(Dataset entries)
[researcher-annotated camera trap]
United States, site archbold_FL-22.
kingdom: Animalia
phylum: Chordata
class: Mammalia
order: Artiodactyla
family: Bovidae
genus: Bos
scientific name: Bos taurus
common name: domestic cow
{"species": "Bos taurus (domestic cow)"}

* * *

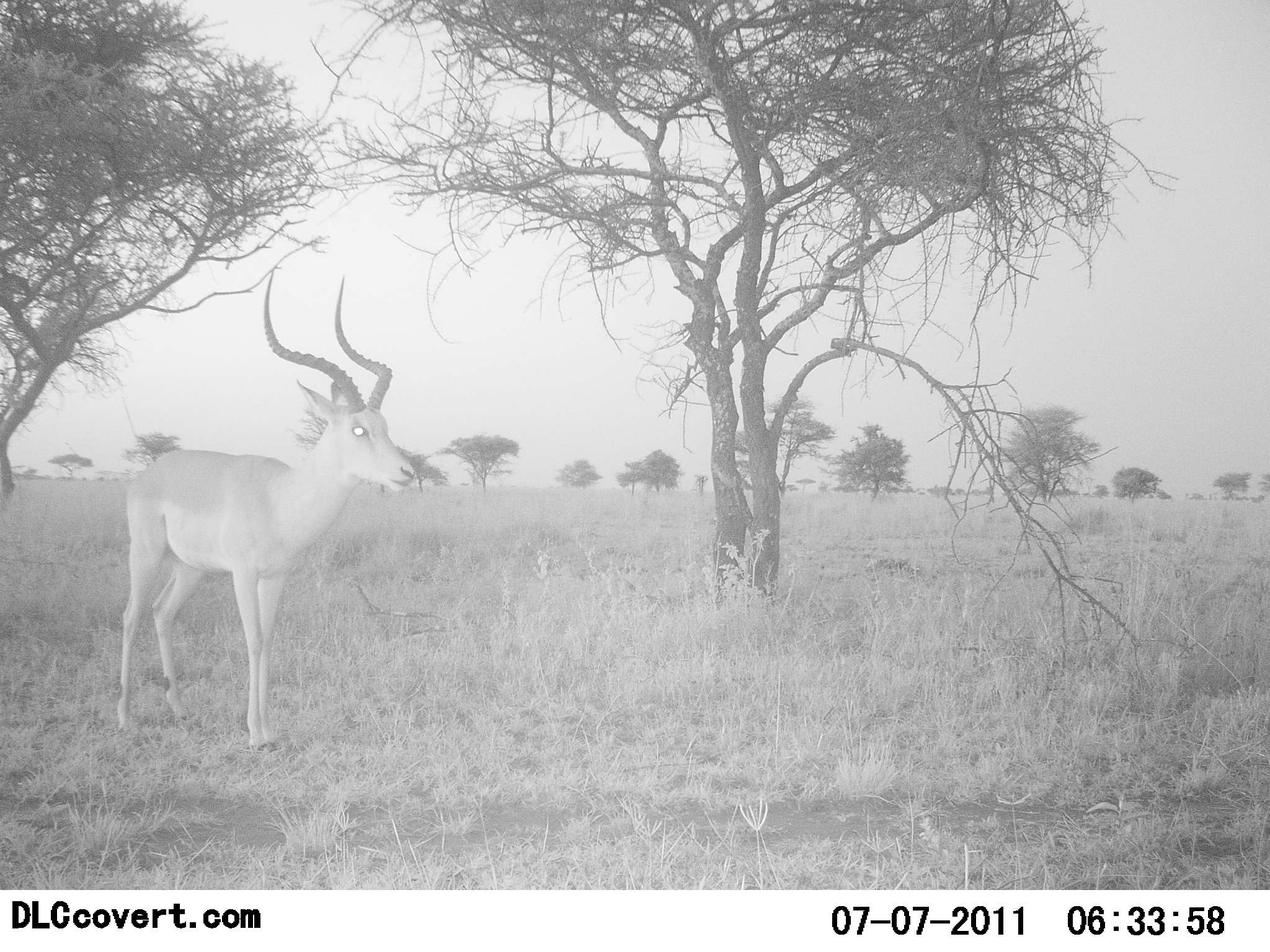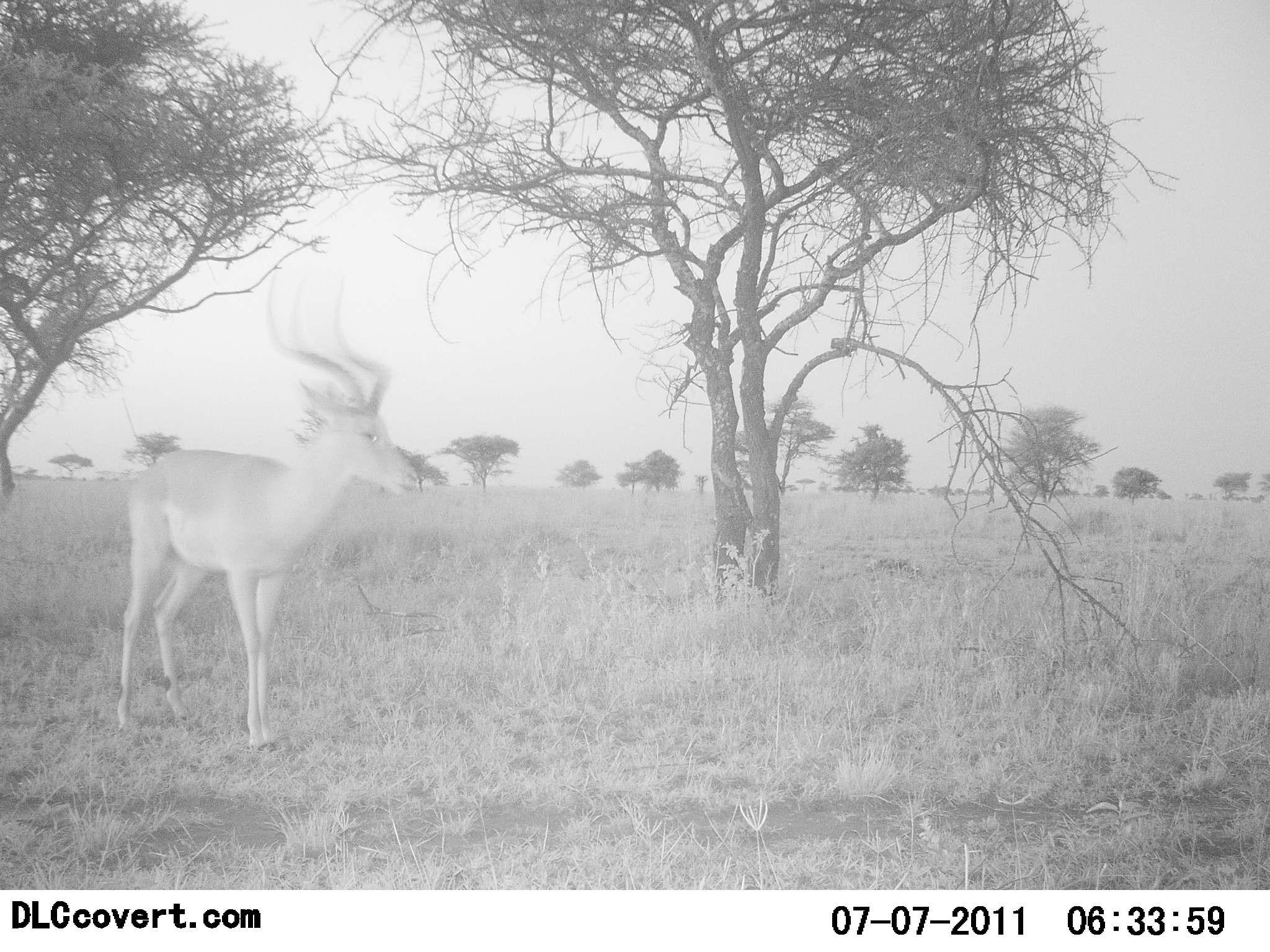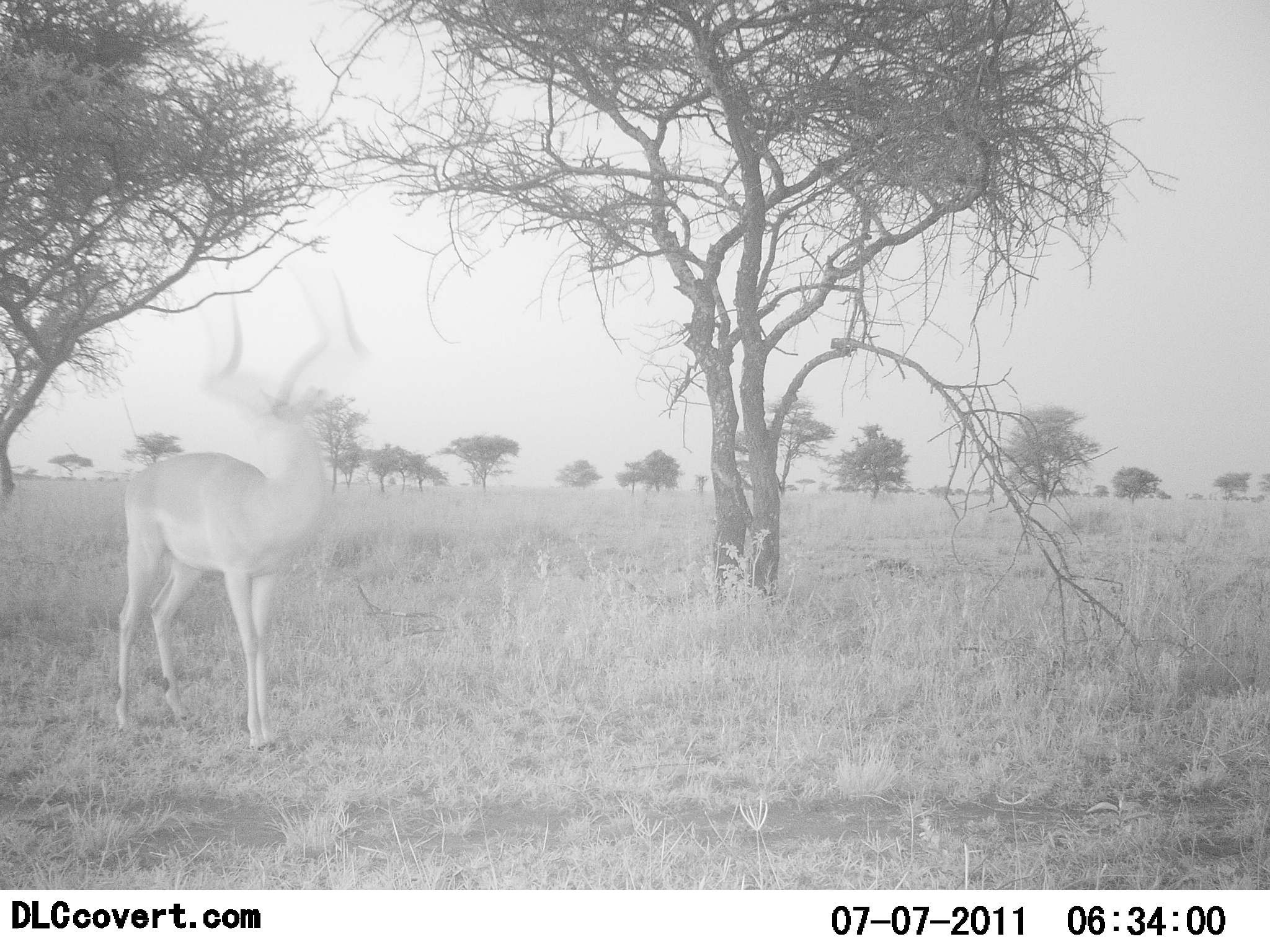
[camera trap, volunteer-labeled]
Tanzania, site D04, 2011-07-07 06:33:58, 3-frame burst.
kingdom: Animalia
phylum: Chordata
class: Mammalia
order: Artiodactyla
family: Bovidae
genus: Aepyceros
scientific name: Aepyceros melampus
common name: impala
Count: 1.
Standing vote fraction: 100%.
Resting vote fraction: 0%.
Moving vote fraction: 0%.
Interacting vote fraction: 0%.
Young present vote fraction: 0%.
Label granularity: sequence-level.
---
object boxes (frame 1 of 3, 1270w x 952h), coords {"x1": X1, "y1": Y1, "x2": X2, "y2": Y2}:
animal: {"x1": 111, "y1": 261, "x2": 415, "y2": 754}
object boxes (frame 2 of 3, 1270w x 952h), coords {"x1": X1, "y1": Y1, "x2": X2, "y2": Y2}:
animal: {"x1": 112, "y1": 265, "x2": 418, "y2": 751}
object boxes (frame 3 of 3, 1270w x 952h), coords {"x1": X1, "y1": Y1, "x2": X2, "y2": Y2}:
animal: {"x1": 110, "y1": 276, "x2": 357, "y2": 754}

» **TASK ITEM**
Go through the entries. Report every line that contains the word "fraction".

» **RESULT FOR THIS TASK**
Standing vote fraction: 100%.
Resting vote fraction: 0%.
Moving vote fraction: 0%.
Interacting vote fraction: 0%.
Young present vote fraction: 0%.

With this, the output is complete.